Sir

I enjoyed your Editorial “Eastern promise” (Nature 426, 369; 200310.1038/426369b), but I disagree with Cezary Wójcik's response, “Eastern Europe; progress stifled by the old guard” (Nature 427, 196; 2004). If the system in Poland is — as described by the author — “hierarchical, immobile, hermetic and gerontocractic”, how has it managed to educate postdocs and students who are successful in the best laboratories in the world? The answer is simple: the picture is not as homogeneous as Wójcik suggests. At almost every university or institute of the Polish Academy of Sciences there are scientists who have chosen to remain in Poland, even though they could find positions in the United States or Western Europe.

Disciplines do vary, but in physics, mathematics, biology and chemistry at least, the standards are much higher than Wójcik describes. I am a professor of molecular biology and I probably belong to the “scientific establishment” Wójcik derides. Only three of some 80 publications that I have authored appeared in Polish journals, and I became a professor in Poland after my Polish team published a paper in Cell and several others in EMBO Journal and Proceedings of the National Academy of Sciences.

I also disagree with the view that “[m]ost research money is distributed by arbitrary administrative decisions, not as peer-reviewed grants”. More than 10 years ago the State Committee for Scientific Research, composed entirely of elected members, introduced a grant system, based on a peer-review procedure that mirrors the US National Science Foundation. All grant applications in the life sciences have to be submitted in English and we ask reviewers from abroad to rank them.

Four years ago we introduced a new system for distributing science funding based only on the quality of the scientific work performed in Polish institutions (see http://www.kbn.gov.pl). We initiated special programmes on genomics, proteomics, bioinformatics and biodiversity, and we ask scientists from Germany, France, Sweden and the United Kingdom to validate them.

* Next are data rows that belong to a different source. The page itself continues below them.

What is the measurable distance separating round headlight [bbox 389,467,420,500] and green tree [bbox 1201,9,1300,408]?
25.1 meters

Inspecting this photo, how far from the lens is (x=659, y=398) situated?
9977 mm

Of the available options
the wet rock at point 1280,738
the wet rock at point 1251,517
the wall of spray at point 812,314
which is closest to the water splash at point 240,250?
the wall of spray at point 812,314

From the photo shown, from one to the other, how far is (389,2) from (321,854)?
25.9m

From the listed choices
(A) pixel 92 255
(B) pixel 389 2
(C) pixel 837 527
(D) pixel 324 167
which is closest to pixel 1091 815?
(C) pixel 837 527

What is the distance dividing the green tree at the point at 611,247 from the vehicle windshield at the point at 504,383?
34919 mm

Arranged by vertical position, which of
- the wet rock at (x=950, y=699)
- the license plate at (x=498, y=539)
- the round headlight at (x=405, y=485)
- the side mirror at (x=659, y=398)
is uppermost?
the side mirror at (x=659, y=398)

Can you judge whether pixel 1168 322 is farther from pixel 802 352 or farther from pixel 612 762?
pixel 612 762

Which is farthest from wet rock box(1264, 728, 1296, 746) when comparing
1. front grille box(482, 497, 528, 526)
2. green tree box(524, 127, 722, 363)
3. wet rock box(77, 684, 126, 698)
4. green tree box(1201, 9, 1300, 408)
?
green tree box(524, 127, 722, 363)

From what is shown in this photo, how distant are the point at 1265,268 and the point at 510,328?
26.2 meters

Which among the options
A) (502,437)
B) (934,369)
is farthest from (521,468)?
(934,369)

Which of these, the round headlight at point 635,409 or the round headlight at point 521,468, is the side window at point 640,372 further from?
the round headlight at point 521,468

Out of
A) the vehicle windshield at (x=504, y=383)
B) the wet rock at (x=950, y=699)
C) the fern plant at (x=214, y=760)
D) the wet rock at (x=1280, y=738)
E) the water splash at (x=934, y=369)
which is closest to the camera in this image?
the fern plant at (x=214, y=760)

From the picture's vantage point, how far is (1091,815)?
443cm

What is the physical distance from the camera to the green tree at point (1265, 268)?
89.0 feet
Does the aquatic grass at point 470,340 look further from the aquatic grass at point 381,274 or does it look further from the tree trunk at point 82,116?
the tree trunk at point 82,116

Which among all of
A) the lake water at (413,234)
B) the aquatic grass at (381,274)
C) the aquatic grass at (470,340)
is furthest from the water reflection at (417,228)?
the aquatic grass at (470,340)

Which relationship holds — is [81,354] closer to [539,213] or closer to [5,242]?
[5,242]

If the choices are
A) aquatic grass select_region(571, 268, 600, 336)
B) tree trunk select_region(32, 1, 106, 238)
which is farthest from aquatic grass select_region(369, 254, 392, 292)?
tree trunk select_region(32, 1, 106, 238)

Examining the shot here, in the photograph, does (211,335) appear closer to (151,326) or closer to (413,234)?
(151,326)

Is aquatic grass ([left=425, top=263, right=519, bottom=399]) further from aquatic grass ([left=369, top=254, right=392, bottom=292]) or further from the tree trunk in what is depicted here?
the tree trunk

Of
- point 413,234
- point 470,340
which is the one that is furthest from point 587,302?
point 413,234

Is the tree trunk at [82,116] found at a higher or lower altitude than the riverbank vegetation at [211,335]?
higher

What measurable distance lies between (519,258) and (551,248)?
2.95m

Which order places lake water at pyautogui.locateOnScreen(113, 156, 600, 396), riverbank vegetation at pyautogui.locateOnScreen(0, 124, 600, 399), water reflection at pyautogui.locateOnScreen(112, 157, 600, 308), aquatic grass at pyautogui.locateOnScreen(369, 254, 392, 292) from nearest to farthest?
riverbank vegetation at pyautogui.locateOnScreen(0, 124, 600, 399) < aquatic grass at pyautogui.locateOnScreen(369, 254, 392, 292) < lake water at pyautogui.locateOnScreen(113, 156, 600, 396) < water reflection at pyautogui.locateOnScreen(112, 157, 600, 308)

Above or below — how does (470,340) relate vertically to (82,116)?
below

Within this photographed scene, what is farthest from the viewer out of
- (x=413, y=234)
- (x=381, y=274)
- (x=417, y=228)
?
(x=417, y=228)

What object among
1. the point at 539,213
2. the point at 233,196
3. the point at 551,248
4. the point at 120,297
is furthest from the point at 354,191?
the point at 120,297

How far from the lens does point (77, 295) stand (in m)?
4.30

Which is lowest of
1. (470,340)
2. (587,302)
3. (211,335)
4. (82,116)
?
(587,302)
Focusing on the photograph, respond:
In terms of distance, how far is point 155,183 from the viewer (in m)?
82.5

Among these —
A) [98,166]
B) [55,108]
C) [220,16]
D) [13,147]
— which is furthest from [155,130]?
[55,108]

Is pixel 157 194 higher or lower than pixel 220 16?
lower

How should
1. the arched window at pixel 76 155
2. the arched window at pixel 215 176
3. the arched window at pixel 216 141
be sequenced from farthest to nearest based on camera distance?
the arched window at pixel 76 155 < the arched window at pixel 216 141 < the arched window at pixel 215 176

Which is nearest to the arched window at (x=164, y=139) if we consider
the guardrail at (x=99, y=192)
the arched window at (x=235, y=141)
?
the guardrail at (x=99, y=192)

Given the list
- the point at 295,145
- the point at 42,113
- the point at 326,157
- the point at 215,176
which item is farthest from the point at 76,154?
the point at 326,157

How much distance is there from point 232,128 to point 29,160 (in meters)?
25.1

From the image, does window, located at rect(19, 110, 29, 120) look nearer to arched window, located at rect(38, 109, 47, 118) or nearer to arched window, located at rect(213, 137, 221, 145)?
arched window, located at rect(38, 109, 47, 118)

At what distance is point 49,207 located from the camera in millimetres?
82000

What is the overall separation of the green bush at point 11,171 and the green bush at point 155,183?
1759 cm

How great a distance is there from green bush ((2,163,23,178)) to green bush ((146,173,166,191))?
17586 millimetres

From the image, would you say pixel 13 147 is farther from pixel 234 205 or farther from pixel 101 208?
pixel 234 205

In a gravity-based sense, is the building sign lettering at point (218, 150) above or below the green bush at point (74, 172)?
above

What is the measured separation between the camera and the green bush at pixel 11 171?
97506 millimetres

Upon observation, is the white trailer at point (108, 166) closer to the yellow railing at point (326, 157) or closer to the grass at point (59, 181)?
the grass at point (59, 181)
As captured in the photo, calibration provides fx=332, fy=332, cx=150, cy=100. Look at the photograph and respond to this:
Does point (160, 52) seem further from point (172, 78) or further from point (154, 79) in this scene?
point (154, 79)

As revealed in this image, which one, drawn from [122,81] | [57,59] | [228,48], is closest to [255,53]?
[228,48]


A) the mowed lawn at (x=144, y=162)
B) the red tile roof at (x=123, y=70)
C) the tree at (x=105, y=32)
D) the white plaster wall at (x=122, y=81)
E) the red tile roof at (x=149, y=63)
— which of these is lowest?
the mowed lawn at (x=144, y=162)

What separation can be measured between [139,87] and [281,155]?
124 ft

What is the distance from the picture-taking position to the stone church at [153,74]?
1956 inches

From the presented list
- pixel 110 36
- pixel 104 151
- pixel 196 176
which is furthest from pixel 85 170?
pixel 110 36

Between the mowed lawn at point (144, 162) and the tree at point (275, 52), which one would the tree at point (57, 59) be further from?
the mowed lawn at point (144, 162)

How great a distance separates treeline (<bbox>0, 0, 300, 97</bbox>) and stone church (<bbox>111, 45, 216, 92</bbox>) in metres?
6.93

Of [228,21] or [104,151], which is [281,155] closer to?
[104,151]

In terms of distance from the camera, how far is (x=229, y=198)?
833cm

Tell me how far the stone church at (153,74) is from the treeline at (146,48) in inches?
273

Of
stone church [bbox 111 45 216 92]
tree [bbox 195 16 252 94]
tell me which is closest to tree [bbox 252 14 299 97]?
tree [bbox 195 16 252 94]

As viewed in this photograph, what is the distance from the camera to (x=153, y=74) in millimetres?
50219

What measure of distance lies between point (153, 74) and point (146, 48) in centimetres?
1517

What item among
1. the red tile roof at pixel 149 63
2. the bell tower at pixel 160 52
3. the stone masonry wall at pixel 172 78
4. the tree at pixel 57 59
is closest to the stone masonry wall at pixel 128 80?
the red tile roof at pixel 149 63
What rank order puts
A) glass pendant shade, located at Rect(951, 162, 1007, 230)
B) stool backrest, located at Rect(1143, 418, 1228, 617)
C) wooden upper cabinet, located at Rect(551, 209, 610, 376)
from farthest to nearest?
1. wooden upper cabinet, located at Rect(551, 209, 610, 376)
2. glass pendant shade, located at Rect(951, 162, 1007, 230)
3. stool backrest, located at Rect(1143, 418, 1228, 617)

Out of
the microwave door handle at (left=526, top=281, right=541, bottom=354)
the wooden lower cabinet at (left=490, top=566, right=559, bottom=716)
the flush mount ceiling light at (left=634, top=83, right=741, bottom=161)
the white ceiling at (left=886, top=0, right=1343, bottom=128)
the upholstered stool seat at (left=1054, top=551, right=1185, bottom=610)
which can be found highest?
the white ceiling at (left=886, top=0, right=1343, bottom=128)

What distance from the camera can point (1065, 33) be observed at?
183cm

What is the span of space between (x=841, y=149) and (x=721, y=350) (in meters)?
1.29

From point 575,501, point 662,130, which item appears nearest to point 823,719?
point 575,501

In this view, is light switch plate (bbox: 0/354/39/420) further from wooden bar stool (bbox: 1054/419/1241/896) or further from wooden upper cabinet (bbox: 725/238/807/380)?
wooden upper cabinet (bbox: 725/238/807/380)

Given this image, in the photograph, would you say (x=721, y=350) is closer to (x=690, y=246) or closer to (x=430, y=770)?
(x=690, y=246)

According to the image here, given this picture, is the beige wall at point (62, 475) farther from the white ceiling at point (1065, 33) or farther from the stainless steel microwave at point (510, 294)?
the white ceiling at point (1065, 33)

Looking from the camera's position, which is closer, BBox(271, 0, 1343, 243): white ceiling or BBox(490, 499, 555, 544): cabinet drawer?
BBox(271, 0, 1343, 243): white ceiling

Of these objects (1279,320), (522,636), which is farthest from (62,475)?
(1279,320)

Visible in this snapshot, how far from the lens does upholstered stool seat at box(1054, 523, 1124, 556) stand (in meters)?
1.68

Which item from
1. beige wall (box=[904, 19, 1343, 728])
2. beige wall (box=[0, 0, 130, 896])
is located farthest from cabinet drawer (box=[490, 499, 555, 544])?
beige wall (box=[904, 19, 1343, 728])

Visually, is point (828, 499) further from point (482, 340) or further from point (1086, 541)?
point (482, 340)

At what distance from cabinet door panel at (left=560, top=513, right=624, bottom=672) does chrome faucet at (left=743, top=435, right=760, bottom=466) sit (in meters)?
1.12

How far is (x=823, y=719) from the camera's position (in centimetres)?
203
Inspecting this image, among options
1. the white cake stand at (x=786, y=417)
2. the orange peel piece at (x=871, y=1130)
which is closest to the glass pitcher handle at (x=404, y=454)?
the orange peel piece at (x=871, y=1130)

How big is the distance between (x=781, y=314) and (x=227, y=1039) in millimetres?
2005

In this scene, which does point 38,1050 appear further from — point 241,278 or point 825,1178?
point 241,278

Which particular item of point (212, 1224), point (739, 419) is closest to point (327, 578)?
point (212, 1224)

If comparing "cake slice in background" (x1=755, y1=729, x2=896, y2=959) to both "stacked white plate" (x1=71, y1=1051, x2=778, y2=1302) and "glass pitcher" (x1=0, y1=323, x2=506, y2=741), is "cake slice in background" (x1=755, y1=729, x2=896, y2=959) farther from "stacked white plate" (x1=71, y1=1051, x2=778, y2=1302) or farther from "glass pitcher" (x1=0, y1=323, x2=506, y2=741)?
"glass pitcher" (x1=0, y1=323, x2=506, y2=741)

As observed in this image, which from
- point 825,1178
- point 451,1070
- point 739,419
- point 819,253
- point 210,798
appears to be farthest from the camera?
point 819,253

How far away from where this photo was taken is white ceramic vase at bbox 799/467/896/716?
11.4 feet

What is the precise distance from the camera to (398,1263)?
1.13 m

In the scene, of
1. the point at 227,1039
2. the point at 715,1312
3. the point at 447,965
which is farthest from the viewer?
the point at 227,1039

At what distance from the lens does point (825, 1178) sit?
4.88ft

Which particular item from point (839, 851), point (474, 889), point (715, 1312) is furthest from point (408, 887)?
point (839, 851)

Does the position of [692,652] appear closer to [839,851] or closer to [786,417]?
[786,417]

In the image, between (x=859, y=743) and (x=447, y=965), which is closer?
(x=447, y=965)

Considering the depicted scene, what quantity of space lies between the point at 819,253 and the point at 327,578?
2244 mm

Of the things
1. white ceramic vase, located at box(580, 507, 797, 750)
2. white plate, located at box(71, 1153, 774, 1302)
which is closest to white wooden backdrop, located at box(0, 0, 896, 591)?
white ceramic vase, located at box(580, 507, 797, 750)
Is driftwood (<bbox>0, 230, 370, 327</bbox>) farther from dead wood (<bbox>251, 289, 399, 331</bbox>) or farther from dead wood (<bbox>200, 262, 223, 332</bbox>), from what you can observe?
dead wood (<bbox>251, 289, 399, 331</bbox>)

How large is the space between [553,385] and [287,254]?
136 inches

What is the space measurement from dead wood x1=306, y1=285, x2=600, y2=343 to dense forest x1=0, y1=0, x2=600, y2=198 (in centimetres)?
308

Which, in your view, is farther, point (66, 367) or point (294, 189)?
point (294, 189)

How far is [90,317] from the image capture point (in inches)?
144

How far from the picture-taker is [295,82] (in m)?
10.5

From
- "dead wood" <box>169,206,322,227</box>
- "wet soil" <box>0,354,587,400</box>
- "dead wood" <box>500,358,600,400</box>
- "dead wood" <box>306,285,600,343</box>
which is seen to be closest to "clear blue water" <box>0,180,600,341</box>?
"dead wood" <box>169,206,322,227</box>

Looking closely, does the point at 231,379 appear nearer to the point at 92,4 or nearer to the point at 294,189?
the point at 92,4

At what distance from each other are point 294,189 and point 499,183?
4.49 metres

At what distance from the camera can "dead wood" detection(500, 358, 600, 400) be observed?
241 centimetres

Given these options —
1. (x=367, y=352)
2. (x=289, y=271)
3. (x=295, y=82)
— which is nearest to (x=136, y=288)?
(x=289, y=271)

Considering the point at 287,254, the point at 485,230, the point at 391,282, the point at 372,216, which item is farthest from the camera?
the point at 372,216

We are collaborating closely with the European Molecular Biology Organization and the Howard Hughes Medical Institute for additional support of young Polish investigators, who are selected by these distinguished organizations. We are opening new Max Planck–Polish Academy of Sciences laboratories for young scientists working in molecular biology. Similarly, young scientists working at the International Institute of Molecular and Cell Biology in Warsaw are recruited according to international standards (Nature 421, 471–472; 2003). Independent positions are awarded on scientific criteria alone, and neither a habilitation nor the title of professor is required.

Certainly, change is happening too slowly, especially for young people. Therefore, I am convinced that upon entering the European Union, we have to forget about habilitations and introduce international competition for all independent positions, from assistant to full professor.